Is there a wrong way to grieve?
There are many different kinds of grief. Uncomplicated or normal grief is characterized by a number of feelings, beliefs and behaviors that most people experience after a significant loss. Those who suffer a loss of a loved one usually experience sadness and often guilt and self-reproach. Anxiety, fatigue, helplessness, and shock are also common components of a normal grief reaction. The intensity and extent of these reactions may vary, but none is viewed as pathological.
People grieve in many different ways and with varying levels of intensity.
Differences in grief reactions are determined by a number of factors. Who the person was in relation to the griever is a major determinant of a grief response. The strength of the attachment is another influential factor, as is the mode of death. Grieving the sudden death of a young child, for example, will most likely be very different from grieving an elderly relative who succumbed after a lengthy illness.
Problems occur when grief becomes excessive in intensity or persists for an abnormally long time. This is known as “complicated grief,” and it can occur in a variety of ways. A chronic grief reaction is one that lasts for an exceptionally long time and never appears to come to a satisfactory resolution. The grieving individual responds to a loss from long ago with the full intensity and sadness one might anticipate from a much more recent loss.
Delayed grief is a response to loss that gets postponed to a later time. The person suffering may be so overwhelmed by their feelings that they react in a way that seems insufficient at the time of the loss. This form of grief is often recognizable when we see someone have an extreme reaction to someone else’s loss or to a movie or play in which a character in the story experiences a loss like theirs. It is as though their own grief catches up with them and they react in a manner that would have been expected at the time of the actual loss.

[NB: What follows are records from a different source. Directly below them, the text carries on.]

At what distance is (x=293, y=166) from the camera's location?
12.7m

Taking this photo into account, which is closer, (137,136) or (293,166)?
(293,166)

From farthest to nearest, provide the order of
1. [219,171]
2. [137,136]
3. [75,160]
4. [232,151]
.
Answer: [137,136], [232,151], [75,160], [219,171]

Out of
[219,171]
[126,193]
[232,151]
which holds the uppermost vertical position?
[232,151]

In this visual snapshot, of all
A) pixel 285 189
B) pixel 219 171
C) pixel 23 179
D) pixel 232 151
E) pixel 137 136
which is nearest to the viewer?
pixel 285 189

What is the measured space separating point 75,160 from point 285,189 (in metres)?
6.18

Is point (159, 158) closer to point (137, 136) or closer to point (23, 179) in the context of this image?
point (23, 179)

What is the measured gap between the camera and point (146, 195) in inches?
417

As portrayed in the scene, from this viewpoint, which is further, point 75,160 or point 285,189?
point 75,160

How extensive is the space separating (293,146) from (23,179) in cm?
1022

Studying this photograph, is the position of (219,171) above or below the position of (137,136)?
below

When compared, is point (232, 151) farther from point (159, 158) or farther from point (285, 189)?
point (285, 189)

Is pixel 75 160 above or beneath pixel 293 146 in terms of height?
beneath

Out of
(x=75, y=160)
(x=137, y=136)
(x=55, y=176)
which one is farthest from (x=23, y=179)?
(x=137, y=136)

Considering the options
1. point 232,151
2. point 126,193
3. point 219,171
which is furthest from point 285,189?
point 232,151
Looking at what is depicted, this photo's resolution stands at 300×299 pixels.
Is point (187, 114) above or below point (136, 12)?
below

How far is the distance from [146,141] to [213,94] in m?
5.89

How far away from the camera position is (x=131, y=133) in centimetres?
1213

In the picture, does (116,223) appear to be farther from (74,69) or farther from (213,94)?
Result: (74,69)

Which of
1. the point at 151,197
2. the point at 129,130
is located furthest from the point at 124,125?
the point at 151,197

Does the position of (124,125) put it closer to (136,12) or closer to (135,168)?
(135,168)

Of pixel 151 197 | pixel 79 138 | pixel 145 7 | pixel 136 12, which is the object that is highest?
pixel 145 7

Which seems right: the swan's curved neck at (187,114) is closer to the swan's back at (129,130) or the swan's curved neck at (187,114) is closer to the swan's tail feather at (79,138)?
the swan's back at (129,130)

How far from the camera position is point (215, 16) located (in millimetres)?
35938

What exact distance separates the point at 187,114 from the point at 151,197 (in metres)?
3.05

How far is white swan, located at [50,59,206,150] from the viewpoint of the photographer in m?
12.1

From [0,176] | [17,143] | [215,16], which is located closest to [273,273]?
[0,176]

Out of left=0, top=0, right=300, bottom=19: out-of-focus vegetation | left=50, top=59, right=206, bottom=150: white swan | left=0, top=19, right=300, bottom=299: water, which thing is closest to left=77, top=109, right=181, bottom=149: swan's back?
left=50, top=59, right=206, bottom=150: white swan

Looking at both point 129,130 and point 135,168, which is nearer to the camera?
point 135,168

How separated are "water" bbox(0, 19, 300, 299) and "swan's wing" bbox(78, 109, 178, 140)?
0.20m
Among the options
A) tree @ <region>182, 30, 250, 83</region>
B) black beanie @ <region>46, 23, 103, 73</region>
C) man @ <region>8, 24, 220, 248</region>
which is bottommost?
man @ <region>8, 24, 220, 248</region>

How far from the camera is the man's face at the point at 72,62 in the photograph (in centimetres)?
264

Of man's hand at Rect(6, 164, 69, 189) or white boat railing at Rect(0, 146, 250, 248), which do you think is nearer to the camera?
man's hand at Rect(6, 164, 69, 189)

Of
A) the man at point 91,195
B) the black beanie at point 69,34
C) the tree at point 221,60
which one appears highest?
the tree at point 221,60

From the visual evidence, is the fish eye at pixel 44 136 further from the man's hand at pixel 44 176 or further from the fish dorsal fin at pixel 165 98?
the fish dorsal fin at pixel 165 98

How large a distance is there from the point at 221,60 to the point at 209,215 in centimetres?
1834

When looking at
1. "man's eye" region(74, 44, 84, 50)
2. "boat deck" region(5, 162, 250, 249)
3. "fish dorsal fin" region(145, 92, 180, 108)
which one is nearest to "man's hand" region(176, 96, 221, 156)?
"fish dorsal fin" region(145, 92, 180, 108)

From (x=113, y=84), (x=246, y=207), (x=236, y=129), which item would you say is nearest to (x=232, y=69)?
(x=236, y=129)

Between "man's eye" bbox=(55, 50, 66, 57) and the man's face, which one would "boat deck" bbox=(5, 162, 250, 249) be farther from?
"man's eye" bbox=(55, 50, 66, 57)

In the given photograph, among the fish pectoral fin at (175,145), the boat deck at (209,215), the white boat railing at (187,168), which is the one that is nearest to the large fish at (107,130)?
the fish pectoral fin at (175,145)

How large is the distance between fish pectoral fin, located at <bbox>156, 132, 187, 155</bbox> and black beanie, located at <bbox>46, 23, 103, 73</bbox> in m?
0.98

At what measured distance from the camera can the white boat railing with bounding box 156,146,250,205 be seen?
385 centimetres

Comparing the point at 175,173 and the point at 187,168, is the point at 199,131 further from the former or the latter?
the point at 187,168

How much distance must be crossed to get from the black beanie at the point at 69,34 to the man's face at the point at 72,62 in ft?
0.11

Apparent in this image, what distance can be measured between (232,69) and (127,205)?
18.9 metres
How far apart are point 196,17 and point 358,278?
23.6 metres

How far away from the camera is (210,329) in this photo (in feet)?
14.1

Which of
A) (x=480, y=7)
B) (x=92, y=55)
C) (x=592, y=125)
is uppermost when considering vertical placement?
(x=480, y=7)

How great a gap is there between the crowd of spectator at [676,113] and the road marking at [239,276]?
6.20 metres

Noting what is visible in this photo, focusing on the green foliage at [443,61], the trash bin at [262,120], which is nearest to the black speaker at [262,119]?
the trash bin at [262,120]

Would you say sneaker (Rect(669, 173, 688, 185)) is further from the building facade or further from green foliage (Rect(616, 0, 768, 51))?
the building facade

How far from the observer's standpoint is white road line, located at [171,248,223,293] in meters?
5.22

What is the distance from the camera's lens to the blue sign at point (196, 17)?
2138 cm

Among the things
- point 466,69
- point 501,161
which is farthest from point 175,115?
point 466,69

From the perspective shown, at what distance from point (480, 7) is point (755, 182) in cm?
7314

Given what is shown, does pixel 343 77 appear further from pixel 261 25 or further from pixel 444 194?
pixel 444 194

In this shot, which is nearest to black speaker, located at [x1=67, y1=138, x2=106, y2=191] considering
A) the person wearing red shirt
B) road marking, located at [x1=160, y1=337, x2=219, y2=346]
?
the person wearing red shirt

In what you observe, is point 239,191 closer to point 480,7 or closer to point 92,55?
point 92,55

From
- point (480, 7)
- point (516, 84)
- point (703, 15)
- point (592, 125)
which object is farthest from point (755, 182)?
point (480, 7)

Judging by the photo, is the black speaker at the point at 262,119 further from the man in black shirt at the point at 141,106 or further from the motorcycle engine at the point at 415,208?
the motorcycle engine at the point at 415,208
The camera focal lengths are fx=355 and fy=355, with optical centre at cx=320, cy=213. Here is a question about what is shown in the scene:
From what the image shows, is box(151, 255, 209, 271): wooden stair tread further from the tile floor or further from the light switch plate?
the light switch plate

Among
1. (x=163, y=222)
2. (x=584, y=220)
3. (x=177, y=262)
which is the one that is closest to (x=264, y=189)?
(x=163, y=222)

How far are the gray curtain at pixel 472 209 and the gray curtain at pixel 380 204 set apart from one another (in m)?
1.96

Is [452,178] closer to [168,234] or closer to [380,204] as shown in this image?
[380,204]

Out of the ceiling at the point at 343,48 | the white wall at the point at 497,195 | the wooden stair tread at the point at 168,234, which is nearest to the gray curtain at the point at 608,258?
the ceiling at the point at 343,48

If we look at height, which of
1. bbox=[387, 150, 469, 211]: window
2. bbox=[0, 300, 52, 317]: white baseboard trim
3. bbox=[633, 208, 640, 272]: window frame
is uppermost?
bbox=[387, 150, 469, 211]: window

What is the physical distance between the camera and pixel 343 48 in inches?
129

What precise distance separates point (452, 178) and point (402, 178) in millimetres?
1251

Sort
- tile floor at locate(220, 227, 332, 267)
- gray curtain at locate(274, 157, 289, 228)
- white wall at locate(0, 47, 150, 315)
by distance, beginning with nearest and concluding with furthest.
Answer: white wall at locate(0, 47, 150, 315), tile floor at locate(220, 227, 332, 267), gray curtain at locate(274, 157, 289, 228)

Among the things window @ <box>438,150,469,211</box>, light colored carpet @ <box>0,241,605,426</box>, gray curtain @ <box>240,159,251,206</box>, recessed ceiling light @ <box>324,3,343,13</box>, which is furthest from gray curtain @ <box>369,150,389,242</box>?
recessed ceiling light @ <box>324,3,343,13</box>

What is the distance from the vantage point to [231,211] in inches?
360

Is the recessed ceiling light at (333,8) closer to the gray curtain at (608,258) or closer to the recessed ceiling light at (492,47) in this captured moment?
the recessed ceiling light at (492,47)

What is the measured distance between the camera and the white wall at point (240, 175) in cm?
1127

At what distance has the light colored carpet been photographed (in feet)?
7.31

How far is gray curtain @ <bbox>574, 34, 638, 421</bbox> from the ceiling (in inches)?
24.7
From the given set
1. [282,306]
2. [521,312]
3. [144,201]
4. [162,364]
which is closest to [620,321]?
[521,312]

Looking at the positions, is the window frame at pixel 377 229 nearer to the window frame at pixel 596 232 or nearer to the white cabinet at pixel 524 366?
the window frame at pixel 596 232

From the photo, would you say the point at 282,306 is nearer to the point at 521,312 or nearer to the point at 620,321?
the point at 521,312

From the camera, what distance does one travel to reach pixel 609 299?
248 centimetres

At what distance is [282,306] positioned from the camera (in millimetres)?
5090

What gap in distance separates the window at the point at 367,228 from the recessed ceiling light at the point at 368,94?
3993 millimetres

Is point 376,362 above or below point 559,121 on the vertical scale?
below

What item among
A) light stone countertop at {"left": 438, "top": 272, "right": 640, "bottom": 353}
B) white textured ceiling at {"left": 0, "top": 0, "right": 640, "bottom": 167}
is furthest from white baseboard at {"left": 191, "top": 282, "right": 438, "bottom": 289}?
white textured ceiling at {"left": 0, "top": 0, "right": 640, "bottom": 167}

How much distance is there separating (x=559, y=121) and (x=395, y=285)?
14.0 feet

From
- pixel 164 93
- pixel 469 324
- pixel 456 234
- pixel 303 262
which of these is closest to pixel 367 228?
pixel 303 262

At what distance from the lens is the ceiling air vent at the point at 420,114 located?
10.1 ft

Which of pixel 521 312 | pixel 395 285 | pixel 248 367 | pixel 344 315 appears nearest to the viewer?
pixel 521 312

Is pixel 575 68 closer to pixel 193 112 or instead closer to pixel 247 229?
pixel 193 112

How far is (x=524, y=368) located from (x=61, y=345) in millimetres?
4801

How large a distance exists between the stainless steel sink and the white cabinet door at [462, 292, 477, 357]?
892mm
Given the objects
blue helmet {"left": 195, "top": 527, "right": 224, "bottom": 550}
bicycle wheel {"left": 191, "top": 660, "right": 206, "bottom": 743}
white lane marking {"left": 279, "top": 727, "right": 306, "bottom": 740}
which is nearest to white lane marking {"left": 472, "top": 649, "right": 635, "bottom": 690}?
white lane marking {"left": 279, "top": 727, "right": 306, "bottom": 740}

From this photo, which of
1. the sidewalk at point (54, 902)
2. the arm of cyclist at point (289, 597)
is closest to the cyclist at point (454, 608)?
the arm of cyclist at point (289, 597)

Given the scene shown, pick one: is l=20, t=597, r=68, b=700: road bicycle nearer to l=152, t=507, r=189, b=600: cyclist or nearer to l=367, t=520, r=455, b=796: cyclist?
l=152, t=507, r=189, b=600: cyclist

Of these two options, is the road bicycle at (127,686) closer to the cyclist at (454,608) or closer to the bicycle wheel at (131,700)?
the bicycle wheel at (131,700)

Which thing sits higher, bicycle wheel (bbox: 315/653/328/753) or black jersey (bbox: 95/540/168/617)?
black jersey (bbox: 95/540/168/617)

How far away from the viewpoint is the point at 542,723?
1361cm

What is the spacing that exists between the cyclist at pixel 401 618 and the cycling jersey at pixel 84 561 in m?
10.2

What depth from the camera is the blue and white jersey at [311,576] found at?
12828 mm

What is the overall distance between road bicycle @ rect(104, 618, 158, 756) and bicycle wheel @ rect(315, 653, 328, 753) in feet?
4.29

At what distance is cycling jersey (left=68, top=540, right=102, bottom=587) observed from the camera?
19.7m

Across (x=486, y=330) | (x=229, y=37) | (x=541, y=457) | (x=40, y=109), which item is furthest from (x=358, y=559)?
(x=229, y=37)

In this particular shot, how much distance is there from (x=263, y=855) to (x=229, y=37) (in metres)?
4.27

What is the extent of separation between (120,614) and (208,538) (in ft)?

Another example of complicated grief is a masked grief reaction. Many people experience physical symptoms that are vague, have no identifiable cause, and are not recognized as related to the loss. For some reason, their grief at the time of the loss was absent or its expression was inhibited. As a result, their grieving process was never completed and caused complications that later surface in the form of physical symptoms or maladaptive behavior. Most often, symptoms like these abate after their feelings about the loss are dealt with in a more satisfactory way. Unexplained depression, for example, is often related to a loss experience from which someone has not adequately recovered.
For normal grief reactions, time and one’s own resources are most often sufficient for us to recover from a loss. For complicated grief reactions, reaching out for help may be necessary to achieve a satisfactory resolution.